Chris: Organisation is at the top of my to-do list. That is organisation in my classrooms, digital and paperwork, and personal life.
Laura: Create a welcoming atmosphere where students can ask questions, take risks, take ownership of their learning and generate a love of learning.
If you had one wish for the new year, what would it be?
Kelsey: My wish for the new year would be that my students see value in gaining an education and want to graduate Grade 12. The graduation rate of Indigenous students is much lower than that of non-Indigenous students. My students, being from a fly-in only community, have to leave their home after Grade 9 in order to get their Grade 12. Some have never left the community in their life, so the transition can be hard, and many are not successful with attaining their Grade 12. I wish the gap in the educational achievement between Indigenous and non-Indigenous students was filled, but a wish is not enough to do that. Action needs to take place, and instilling a belief in the importance in education is the place I am going to start.
Jordan: I hope that all my students will find moments that they feel successful and learn to harness that then apply it to other aspects of their lives. We are not all experts or masters, but I hope they will be able to spread their confidence and see that they are special in their own ways. As well that I have a never-ending supply of pencils. A boy can dream.

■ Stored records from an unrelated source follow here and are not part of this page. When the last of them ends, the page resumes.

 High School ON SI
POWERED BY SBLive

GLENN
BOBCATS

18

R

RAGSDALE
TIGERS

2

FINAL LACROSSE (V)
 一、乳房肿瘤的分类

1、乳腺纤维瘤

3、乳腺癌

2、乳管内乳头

Chris: My one wish for the new year would be to have all students finish the year having experienced success as a result of my teaching. I want students to know they hold the power to learn and that anything is possible.

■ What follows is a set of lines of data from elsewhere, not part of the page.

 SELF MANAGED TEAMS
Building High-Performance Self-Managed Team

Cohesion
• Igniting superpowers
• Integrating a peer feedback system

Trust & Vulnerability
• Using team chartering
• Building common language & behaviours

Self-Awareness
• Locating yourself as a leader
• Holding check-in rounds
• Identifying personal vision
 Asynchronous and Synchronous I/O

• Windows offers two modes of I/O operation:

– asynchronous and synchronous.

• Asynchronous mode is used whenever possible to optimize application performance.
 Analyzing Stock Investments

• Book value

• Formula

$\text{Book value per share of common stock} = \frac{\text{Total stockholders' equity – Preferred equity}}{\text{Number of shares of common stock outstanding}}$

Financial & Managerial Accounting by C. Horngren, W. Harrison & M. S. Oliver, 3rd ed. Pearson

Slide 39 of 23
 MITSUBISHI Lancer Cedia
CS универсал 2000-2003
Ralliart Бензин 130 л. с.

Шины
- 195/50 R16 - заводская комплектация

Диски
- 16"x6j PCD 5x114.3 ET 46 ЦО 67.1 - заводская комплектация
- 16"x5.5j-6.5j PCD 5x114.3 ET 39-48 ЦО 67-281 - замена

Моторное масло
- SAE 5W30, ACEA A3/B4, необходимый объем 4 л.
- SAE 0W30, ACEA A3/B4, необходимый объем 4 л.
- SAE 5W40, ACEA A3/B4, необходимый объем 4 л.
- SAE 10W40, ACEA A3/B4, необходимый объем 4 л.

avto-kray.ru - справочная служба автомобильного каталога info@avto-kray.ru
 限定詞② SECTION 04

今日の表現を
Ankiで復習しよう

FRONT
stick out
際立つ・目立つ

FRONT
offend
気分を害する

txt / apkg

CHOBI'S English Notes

Laura: That my students and I will be curious, creative, collaborative, critical thinkers, and discover how to be good citizens.

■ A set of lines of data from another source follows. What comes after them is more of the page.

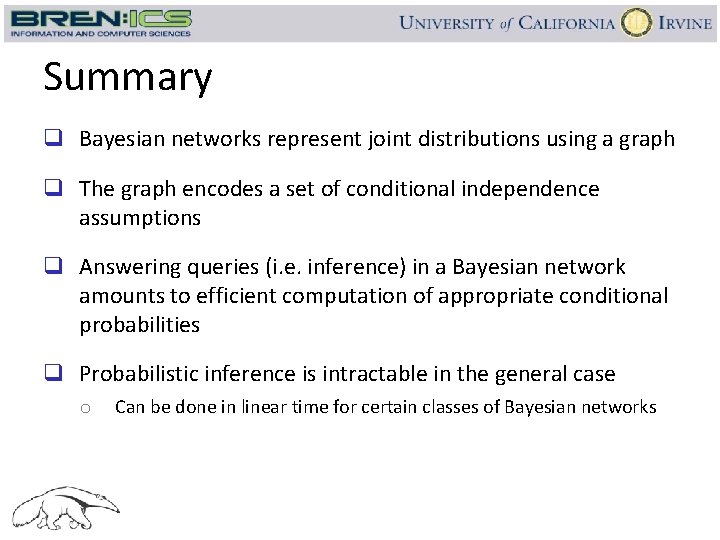 BREN:ICS
INFORMATION AND COMPUTER SCIENCES

UNIVERSITY of CALIFORNIA IRVINE

Summary

❑ Bayesian networks represent joint distributions using a graph

❑ The graph encodes a set of conditional independence assumptions

❑ Answering queries (i.e. inference) in a Bayesian network amounts to efficient computation of appropriate conditional probabilities

❑ Probabilistic inference is intractable in the general case
o Can be done in linear time for certain classes of Bayesian networks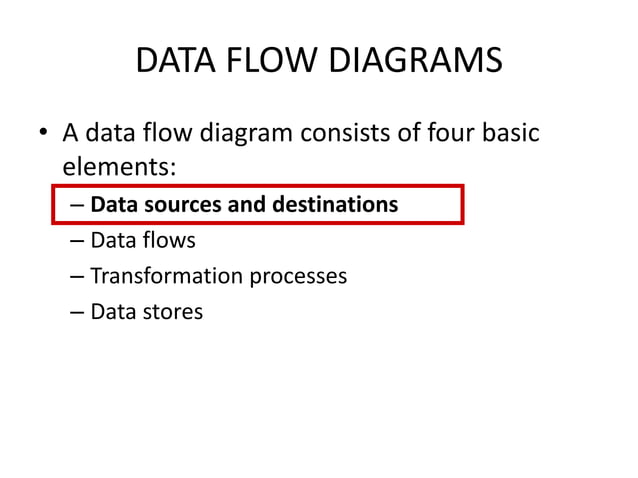 DATA FLOW DIAGRAMS

• A data flow diagram consists of four basic elements:
– Data sources and destinations
– Data flows
– Transformation processes
– Data stores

What advice would you have given yourself as a new teacher?
Kelsey: Being that I am a new teacher, and this will be my first time teaching on my own, I want to remind myself that it’s okay to not know everything. It’s okay to try new things and experiment. It is a learning process and I cannot be hard on myself. Burn out is a major concern to new teachers, so if I can be gentle on myself this year, I have done my job right. Also just have some fun!
Jordan: Learn to not sweat the small stuff. You are going to have days where your plans go out the window and you fall flat on your face, but you just have to pick yourself up and take it for what it is. As well take time for yourself. We often get caught up in work every evening and over the weekends. You need to be your best self to be the best that you can for your students. Go to the gym, the spa, read a book that you like that’s perhaps not about educational pedagogy, just do something for you as a person.
Chris: As a new teacher I would have told myself to stop striving for perfection, enjoy the crazy chaos that teaching is and understand when I have done enough. I will never be able to do all the things I would like to support my students, time is not finite, but I can prioritise the most important things and still have the same student success.
Laura: Seek advice and guidance from those around them in their school/division – I was fortunate to have a mentor (my student support teacher) who I could ask questions, plan with and watch teach. Be flexible in your teaching, sometimes you think you have an amazing lesson and your students are not engaged it is okay to stop and maybe try that lesson another day. Be prepared and organized, there is a lot of paperwork, notes, and assessments. Take time for yourself, I was told that your first year is a year of survival and it is stressful, but it is so rewarding and you need to take time for yourself to be the best teacher you can be. It’s about balance.